Study results
- 1,116 complaints were filed for 3,424 physicians.
- 696 complaints were retained after investigation.
- 17.1% of the physicians had at least one retained complaint.
- 81.9% of the retained complaints were for communication or quality-of-care problems.
- Communication problems in management and inappropriate treatment/follow-up were the most common causes of quality-of-care complaints.
- A decrease in communication score was associated with a 38 percent increase in the complaint rate.
- The patient-physician communication score in the clinical skills examination significantly predicted retained complaints.

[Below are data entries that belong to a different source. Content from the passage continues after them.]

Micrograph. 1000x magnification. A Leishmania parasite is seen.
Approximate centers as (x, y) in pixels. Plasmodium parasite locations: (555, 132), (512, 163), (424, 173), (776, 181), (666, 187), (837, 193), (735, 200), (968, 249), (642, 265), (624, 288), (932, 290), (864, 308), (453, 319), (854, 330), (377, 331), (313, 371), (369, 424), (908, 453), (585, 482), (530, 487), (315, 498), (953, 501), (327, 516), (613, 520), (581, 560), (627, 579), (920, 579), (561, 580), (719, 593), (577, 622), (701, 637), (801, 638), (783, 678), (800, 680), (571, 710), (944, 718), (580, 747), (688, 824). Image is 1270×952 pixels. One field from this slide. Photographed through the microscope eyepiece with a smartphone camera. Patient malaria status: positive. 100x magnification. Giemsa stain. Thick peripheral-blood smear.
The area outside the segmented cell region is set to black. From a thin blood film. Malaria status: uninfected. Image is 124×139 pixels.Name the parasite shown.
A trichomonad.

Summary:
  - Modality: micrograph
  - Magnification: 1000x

“Our results provide some feedback for medical educators and licensing authorities. Our study supports the predictive validity of providing a standardized assessment of communication skills prior to entry into practice. Current examinations could be modified to test these attributes more efficiently and at earlier points in the training process. Future research should examine whether remediation of communication problems can reduce complaints, and whether other indicators of the quality of practice could be assessed by a clinical skills examination.” 3
The authors summarized:
“We found that communication and clinical decision-making ability were important predictors of future complaints to regulatory authorities. Current examinations could be modified to test these attributes more efficiently and at earlier points in the training process. Future research should examine whether remediation of communication problems can reduce complaints, and whether other indicators of the quality of practice could be assessed by a clinical skills examination.”
In an accompanying editorial, Gregory Makoul, Ph.D., and Raymond H. Curry, M.D., of the Northwestern University Feinberg School of Medicine, Chicago, commented on what can be done regarding communication skills:
“In terms of communication, initiatives could include more systematically assessing interpersonal skills during the admissions process, better connecting clerkship and residency experiences to earlier training in communication skills, and ensuring that clinical skills assessments include a communication component. The momentum is building. More medical schools are adopting a competency-based approach that features interpersonal and communication skills, paralleling the framework that is in place for residency programs and for maintenance of certification.”